Consumer marginally more upbeat in January, but still prudent

Consumers are reporting fewer worries about future unemployment, yet they are holding back on immediate purchases of durable goods. Instead, they are increasingly inclined to buy these items later, anticipating cooler inflation and an improvement in their household budget prospects.

Consumers’ prudence seems to remain the name of the game at the beginning of 2026, and the concurrent fall in retailers’ confidence affecting both small shops and big retailers provides consistent evidence of this.
 

Services confidence the standout, but manufacturers also more upbeat

The composite business confidence index has strengthened overall, though trends vary by sector: sentiment has risen sharply in market services, edged up in manufacturing, but declined in construction and retail.

Market services are the brightest spot in today’s confidence release, as the relevant index reached the highest level since December 2021. The improvement is particularly strong in transport and storage and in tourism services, where the imminent Milano-Cortina Winter Olympics might have a say.

The other bit of good news comes from the manufacturing sector. No big confidence jumps here, but a gradual increase in confidence supported by an improvement in orders. Interestingly, the improvement is more marked among producers of investment goods, where an increase in the order sub-index is accompanied by a reduction in inventories. This is tentative evidence of a continuation of the recovery in machinery investment.

 

Construction confidence falls, dragged down by the residential component

The decline in confidence in the construction sector deserves attention. In January, confidence in construction fell to the lowest level since April 2021, driven by the residential component, while the infrastructure component held up decently well.

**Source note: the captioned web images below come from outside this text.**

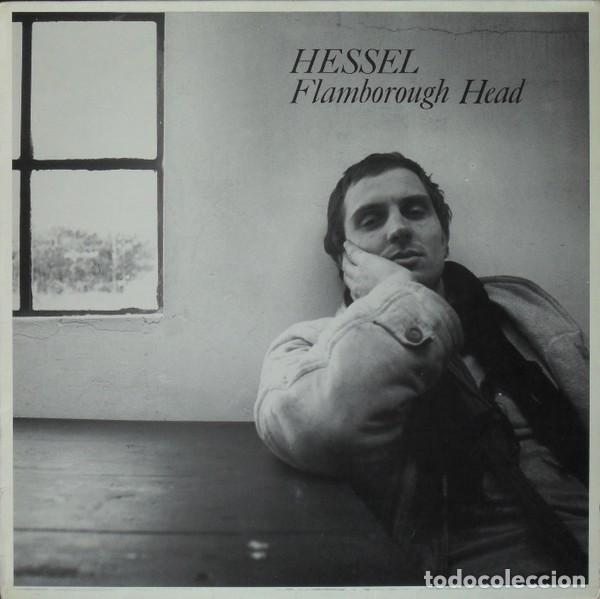 Discos de vinilo: Hessel, Flamborough Head - LP
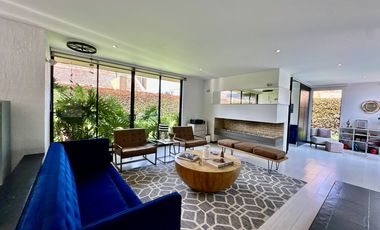 casa en venta en cajicá. Cod V5984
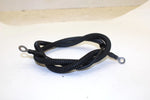 1996 Arctic Cat Montego Deluxe Oem Battery Cable Ground 3008-345 JA4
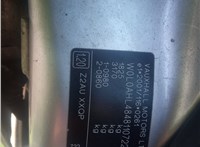 2004; 1.7л; Дизель; CDTI; Хэтчбэк 5 дв.; серебристый; Англия; разб. номер X1116 #1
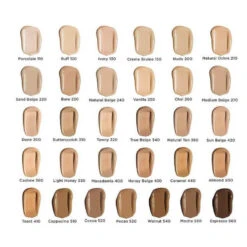 Revlon Photoready Candid Foundation Natural Finish(Revlon Photoready Candid Foundation Natural Finish) -Roxie Cosmetics Shop revlon photoready candid anti pollution foundation shades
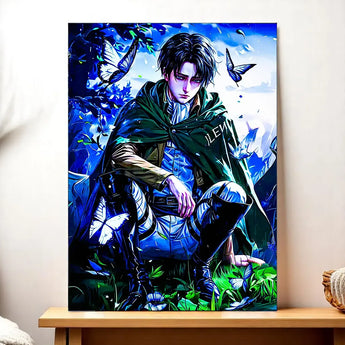 Tableau Livai - Les Bois d'Aurore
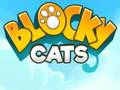 Spil Blokkede katte  online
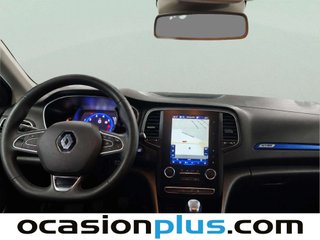Renault Megane GT Line TCe 103 kW (140 CV) GPF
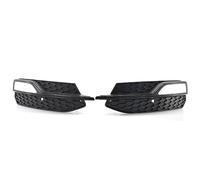 grille antibrouillard A3 pour Sports/S3 2014-2017 8V3807681G 8V3807682G calandre de phare antibrouillard voiture couvercle
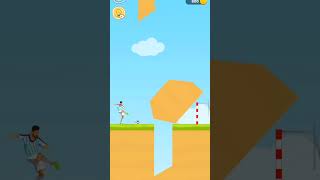 Best mobile game Android IOS best cool game to play shorts funny video [upl. by Laurens]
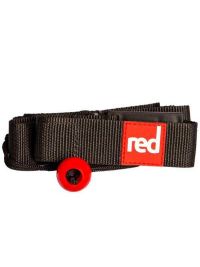  Red Original Safety Leash Waist Belt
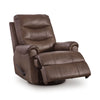 Dolinger Swivel Glider Recliner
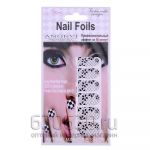 Наклейки для дизайна ногтей 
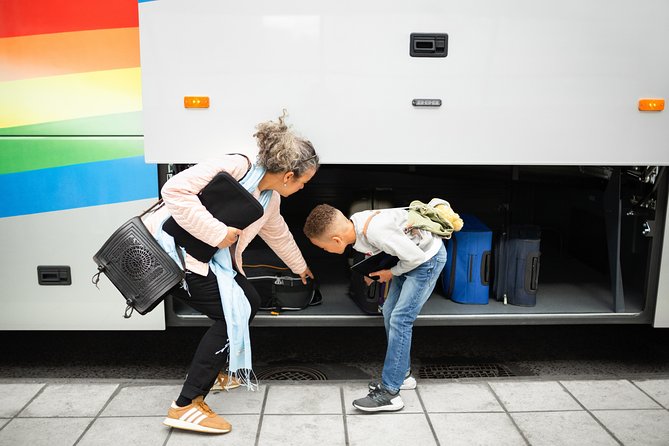 Arlanda Airport Bus Transfer Departure - When It’s a Smart Choice, and When It Isn’t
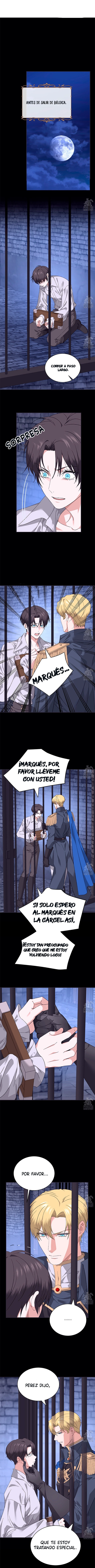 Vispera - Capítulo 19 - Página 1 - LectorTMOo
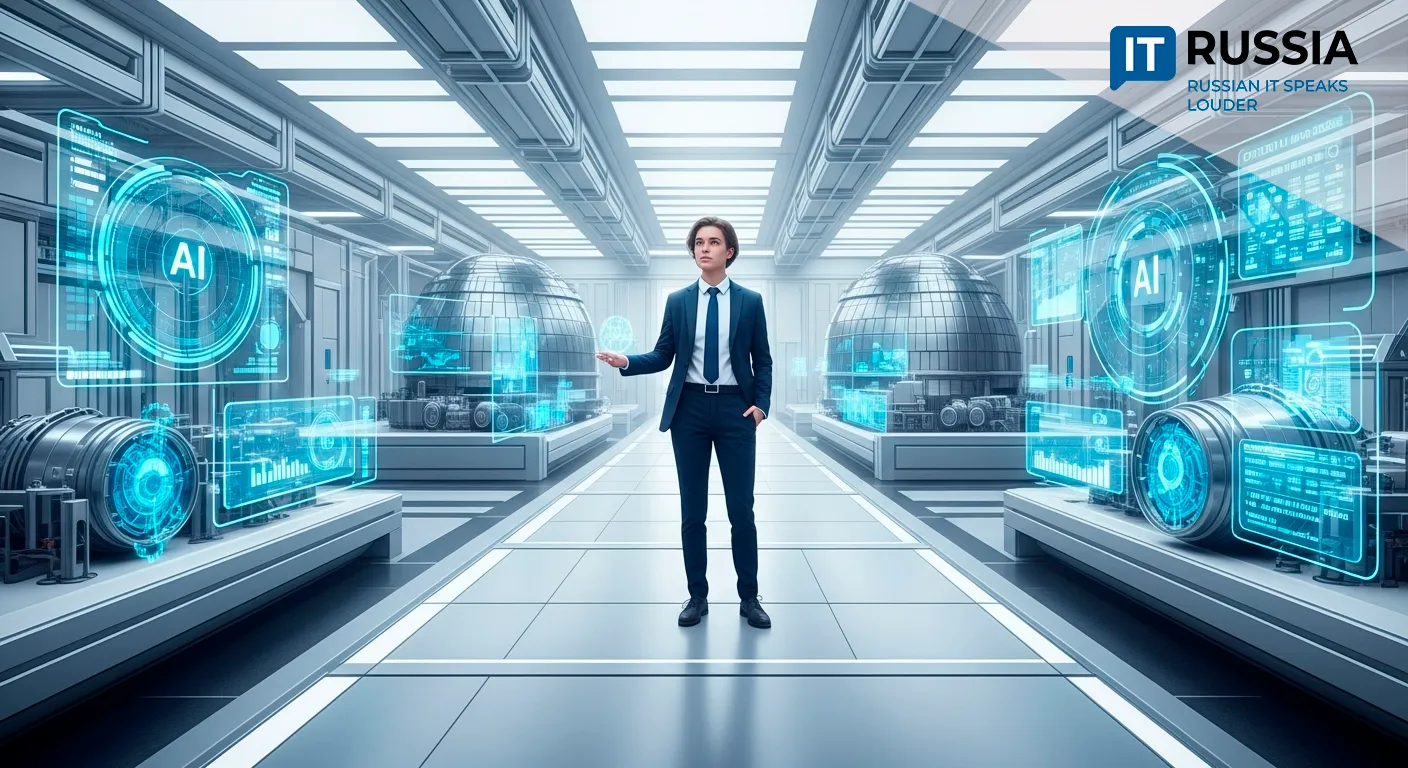 MEPhI and Rosatom Train the Next Generation of Digital Transformation Leaders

This is not surprising, as it, on the one hand, reflects the protracted negative effect on the residential part of the tapering of past generous tax incentives for renovation, and on the other hand, the push on the infrastructure component coming from the implementation of the investment part of the EU-funded recovery plan, whose deadline is getting close.

The balance between the two will ultimately be relevant in determining the contribution of investment to GDP growth over 2026.

 

A slow but steady recovery as 2026 begins

All in all, today’s confidence release supports our view of a very gradual recovery for the Italian economy in 2026. We ended 2025 with hard data suggesting that both services and manufacturing could be growth drivers for the economy. Today’s data seems to suggest that this could remain the case at the beginning of 2026.

From the demand angle, consumers' prudence seems to suggest that, notwithstanding ongoing gains in disposable income, an acceleration in consumption is not yet in the offing.